*Extrait à lire*.

1er février > Roman France > Lenka Hornakova-Civade

Née en 1971 en République tchèque, quand le pays s’appelait encore la Tchécoslovaquie, installée en France depuis près de trente ans, Lenka Hornakova-Civade écrit en français. On avait découvert sa fougue romanesque avec Giboulées de soleil, prix Renaudot des Lycéens en 2016, qui reparaît chez Folio le 8 mars prochain, saga familiale qui retraçait un demi-siècle de l’histoire de son pays natal à travers une lignée de fières filles sans père. Ce deuxième roman qui se passe à Paris reprend le fil de l’histoire pratiquement là où le précédent l’avait laissé : on est le 21 août 1988 à la gare de l’Est, le jour des 18 ans d’Ana, au moment où elle refuse de monter dans le train qui la ramène chez ses parents, à Prague, après un séjour dans une colonie de vacances française organisée par le Parti communiste. Un sac à dos et son passeport pour tout bagage, elle rencontre une étrange femme, l’impériale Grofka, mi-magicienne, mi-sorcière, qui la prend sous son aile et lui promet de "faire son bonheur" en échange d’un vœu de silence. Grâce à cette aide miraculeuse, la jeune fille est hébergée dans l’arrière-salle d’un café de quartier à proximité du cimetière du Père- Lachaise, dont les habitués vont devenir ses protecteurs : ses trois "fées barbues", deux vieux, un Juif et un Arabe, tous deux originaires d’Algérie, et "Le Russe ", ainsi qu’un artiste tourmenté, ancien sculpteur devenu peintre, pour qui elle pose dans son atelier avec plafond de verre.

*Exercices*.
a) D'après l'extrait à lire, quel prix le roman Giboulées de soleil a-t-il reçu ?
b) Poursuivez la présentation du roman de Lenka Hornakova-Civade à partir de sa dernière phrase.

*Données*.
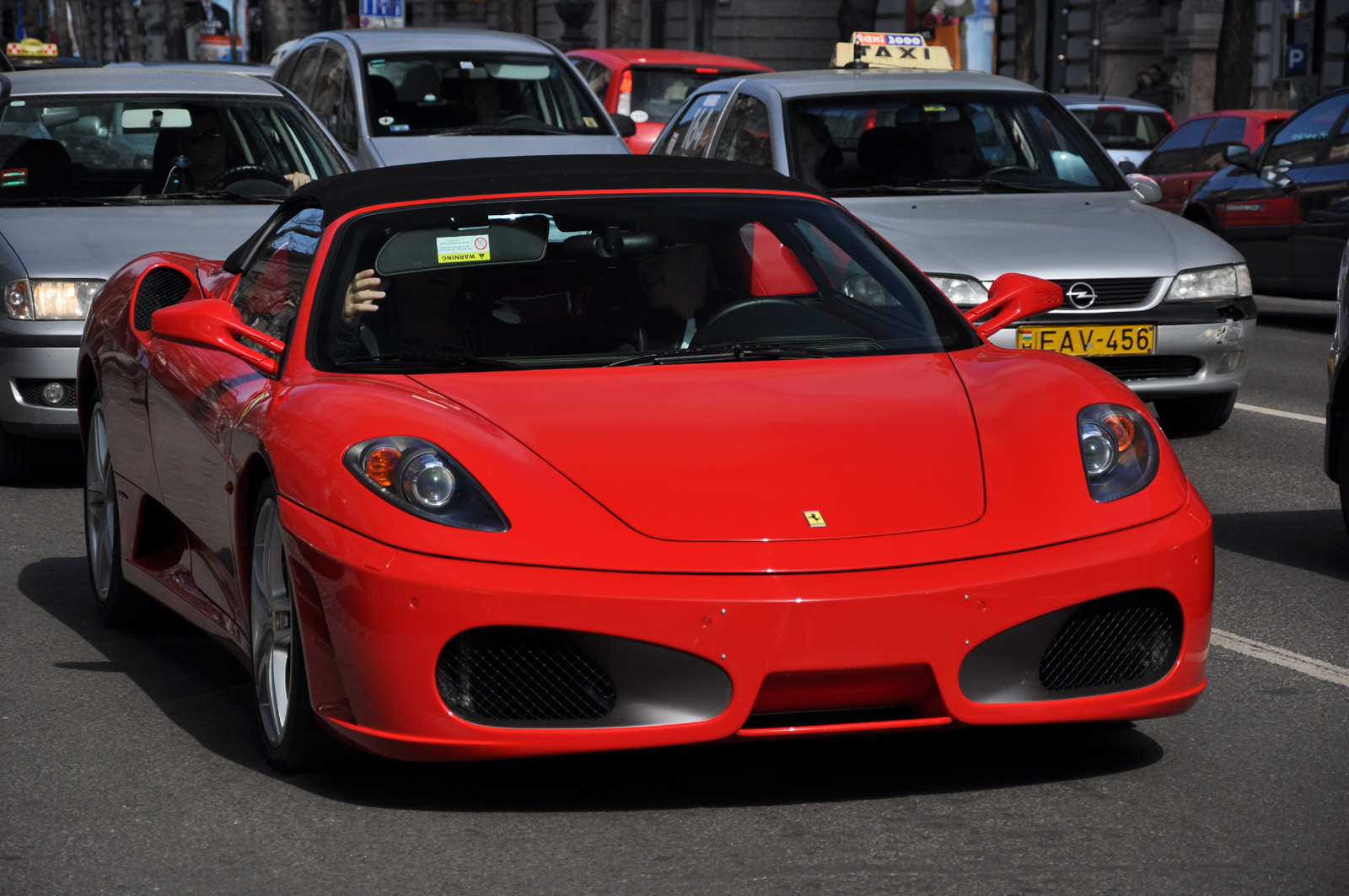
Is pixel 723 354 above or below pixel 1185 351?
above

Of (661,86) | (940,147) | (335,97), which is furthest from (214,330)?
(661,86)

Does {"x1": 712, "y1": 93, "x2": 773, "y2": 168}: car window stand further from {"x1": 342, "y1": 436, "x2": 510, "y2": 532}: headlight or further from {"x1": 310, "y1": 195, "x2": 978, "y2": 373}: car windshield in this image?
{"x1": 342, "y1": 436, "x2": 510, "y2": 532}: headlight

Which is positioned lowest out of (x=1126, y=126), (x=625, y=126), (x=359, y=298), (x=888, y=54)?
(x=1126, y=126)

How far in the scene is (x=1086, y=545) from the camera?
4031mm

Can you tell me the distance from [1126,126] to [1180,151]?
5.19 meters

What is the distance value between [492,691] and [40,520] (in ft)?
14.1

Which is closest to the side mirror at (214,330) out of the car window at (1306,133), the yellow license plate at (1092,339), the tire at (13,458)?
the tire at (13,458)

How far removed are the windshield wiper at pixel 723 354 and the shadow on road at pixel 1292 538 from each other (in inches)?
92.3

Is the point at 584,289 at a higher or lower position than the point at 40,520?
higher

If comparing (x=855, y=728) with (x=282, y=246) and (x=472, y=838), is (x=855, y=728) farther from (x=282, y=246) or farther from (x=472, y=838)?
(x=282, y=246)

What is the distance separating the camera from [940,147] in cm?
1047

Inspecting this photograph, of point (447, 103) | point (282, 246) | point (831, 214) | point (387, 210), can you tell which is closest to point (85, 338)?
point (282, 246)

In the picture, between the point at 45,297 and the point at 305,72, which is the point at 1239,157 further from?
the point at 45,297

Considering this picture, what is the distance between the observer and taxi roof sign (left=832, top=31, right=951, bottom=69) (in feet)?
41.9
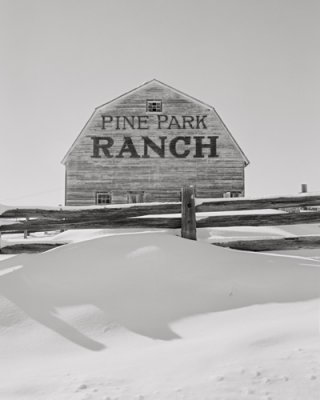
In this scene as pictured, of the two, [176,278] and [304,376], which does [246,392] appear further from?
[176,278]

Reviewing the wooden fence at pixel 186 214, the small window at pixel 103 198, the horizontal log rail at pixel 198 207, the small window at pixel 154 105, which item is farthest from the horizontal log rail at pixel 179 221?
the small window at pixel 154 105

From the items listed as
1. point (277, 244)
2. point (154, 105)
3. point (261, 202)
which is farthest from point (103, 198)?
point (277, 244)

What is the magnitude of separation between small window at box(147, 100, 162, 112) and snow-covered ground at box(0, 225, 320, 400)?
14587 mm

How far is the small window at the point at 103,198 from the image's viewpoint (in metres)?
20.5

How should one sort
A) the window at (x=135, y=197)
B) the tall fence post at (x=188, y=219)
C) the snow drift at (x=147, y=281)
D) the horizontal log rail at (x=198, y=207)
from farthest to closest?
1. the window at (x=135, y=197)
2. the horizontal log rail at (x=198, y=207)
3. the tall fence post at (x=188, y=219)
4. the snow drift at (x=147, y=281)

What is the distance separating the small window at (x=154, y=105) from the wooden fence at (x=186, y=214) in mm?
14366

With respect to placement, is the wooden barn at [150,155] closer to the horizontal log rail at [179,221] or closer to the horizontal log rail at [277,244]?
the horizontal log rail at [179,221]

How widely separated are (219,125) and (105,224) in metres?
14.7

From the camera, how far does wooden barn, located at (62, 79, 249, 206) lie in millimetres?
20500

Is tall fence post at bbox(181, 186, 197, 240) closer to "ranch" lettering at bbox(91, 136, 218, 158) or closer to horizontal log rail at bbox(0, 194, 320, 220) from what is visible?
horizontal log rail at bbox(0, 194, 320, 220)

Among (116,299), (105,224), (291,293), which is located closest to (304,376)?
(291,293)

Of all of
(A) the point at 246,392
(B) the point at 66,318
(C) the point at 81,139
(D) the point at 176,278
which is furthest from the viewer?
(C) the point at 81,139

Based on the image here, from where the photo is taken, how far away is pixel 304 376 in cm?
287

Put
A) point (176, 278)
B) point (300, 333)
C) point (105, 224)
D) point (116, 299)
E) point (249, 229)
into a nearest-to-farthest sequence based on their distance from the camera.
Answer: point (300, 333) → point (116, 299) → point (176, 278) → point (105, 224) → point (249, 229)
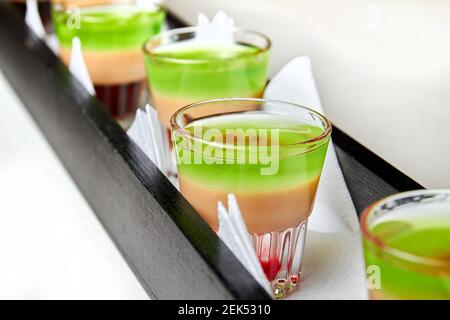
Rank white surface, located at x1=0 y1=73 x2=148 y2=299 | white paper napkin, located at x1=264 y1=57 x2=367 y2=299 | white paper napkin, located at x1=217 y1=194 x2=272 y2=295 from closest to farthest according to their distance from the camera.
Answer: white paper napkin, located at x1=217 y1=194 x2=272 y2=295, white paper napkin, located at x1=264 y1=57 x2=367 y2=299, white surface, located at x1=0 y1=73 x2=148 y2=299

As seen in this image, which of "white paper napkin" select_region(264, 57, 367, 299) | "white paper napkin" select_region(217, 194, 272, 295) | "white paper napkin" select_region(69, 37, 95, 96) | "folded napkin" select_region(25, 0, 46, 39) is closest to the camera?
"white paper napkin" select_region(217, 194, 272, 295)

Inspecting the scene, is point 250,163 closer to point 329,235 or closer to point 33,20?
point 329,235

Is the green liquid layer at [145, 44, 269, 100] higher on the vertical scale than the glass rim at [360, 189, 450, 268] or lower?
lower

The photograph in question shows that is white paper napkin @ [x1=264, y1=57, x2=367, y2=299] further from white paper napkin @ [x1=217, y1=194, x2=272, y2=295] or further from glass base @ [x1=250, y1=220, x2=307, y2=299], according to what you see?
white paper napkin @ [x1=217, y1=194, x2=272, y2=295]

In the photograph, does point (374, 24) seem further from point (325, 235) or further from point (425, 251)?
point (425, 251)

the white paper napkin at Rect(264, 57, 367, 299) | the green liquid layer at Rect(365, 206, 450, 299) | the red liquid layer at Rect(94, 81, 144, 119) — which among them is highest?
the green liquid layer at Rect(365, 206, 450, 299)

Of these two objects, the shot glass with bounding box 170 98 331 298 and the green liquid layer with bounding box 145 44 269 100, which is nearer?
the shot glass with bounding box 170 98 331 298

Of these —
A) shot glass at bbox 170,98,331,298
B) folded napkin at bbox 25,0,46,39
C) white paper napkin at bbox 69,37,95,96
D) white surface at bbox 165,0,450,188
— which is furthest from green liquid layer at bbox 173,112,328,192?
folded napkin at bbox 25,0,46,39

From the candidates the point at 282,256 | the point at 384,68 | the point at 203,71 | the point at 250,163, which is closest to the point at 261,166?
the point at 250,163
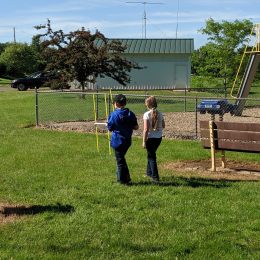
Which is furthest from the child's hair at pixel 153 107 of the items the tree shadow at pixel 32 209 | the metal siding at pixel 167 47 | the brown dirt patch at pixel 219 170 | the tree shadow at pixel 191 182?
the metal siding at pixel 167 47

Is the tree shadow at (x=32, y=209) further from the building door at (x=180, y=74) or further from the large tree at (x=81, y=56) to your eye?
the building door at (x=180, y=74)

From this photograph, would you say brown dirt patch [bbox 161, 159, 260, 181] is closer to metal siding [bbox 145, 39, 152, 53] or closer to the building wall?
the building wall

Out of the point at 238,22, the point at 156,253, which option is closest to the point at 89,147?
the point at 156,253

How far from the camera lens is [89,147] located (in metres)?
12.0

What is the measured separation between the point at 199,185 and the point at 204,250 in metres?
2.89

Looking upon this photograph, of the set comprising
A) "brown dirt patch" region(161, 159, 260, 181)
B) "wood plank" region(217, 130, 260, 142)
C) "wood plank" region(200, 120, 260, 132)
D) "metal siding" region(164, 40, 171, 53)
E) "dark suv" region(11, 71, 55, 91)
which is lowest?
"brown dirt patch" region(161, 159, 260, 181)

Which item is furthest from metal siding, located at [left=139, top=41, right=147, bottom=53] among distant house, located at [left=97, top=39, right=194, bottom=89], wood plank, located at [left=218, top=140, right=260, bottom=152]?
wood plank, located at [left=218, top=140, right=260, bottom=152]

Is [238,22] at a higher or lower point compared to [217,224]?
higher

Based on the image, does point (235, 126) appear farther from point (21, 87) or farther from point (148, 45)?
point (148, 45)

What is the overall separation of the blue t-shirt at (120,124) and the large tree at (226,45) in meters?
28.4

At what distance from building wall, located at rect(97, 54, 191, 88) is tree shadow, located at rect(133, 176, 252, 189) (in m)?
35.9

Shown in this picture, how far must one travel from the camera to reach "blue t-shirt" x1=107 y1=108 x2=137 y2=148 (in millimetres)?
8031

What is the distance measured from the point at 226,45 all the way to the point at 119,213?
3080 centimetres

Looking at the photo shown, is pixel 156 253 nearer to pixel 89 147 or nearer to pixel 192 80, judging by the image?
pixel 89 147
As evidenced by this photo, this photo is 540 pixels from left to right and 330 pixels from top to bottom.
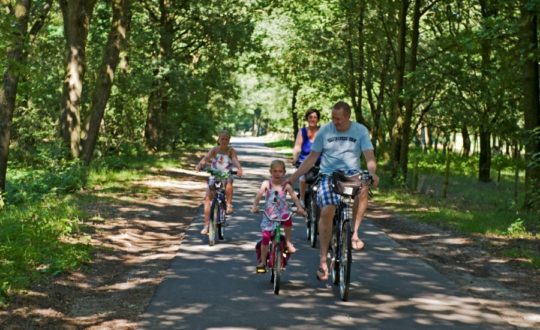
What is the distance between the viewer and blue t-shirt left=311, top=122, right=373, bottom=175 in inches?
305

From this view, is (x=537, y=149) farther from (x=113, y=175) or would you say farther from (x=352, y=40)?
(x=352, y=40)

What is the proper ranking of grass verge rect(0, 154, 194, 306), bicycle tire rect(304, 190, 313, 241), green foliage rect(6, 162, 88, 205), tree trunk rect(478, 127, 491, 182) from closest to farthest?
grass verge rect(0, 154, 194, 306) < bicycle tire rect(304, 190, 313, 241) < green foliage rect(6, 162, 88, 205) < tree trunk rect(478, 127, 491, 182)

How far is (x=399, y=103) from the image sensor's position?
2447cm

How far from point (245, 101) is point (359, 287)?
82928 millimetres

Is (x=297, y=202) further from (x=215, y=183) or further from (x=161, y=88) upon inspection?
(x=161, y=88)

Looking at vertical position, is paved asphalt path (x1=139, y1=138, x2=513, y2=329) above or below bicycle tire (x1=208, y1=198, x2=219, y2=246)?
below

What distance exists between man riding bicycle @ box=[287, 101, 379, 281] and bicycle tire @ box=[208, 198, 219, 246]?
10.9 feet

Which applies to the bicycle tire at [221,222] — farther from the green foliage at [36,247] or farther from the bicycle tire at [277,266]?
the bicycle tire at [277,266]

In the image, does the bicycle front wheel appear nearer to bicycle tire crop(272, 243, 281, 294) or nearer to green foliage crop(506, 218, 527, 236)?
bicycle tire crop(272, 243, 281, 294)

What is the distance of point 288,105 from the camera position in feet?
209

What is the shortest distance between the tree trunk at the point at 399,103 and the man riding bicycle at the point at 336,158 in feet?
53.0

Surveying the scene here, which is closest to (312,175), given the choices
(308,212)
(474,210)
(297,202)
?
(308,212)

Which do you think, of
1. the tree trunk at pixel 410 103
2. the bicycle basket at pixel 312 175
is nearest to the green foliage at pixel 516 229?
the bicycle basket at pixel 312 175

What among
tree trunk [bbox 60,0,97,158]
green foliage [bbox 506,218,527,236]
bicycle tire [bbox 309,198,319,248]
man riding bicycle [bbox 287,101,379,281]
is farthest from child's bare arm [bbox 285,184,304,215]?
tree trunk [bbox 60,0,97,158]
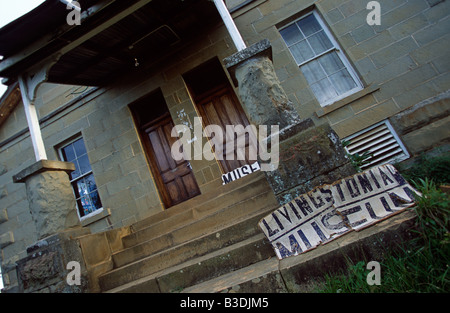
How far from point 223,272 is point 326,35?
4.88m

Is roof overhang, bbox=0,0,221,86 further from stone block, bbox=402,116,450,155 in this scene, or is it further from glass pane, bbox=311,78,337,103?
stone block, bbox=402,116,450,155

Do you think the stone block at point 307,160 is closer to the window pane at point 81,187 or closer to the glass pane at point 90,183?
the glass pane at point 90,183

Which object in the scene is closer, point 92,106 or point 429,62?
point 429,62

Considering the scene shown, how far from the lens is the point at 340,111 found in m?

*Les réponses*.
a) Le prix Renaudot des Lycéens, en 2016.

b)
Dans une atmosphère un peu fantastique de conte contemporain (la romancière rend hommage à la fin du livre à ce genre qui l’inspire), Lenka Hornakova-Civade embrasse le petit monde d’accueil de cette jeune indocile déterminée à trouver sa liberté et suit son escorte d’"âmes cabossées" aux vies pleines de secrets. Dans Une verrière sous le ciel, on trouvera l’amour de la langue française, des interrogations sur la beauté et l’art (l’écrivaine est aussi peintre), la solidarité des réfugiés et les ombres d’une Europe centrale saisie à une date charnière de son histoire. Mais la question centrale que pose et se pose la jeune Ana est surtout : comment naître à soi-même ?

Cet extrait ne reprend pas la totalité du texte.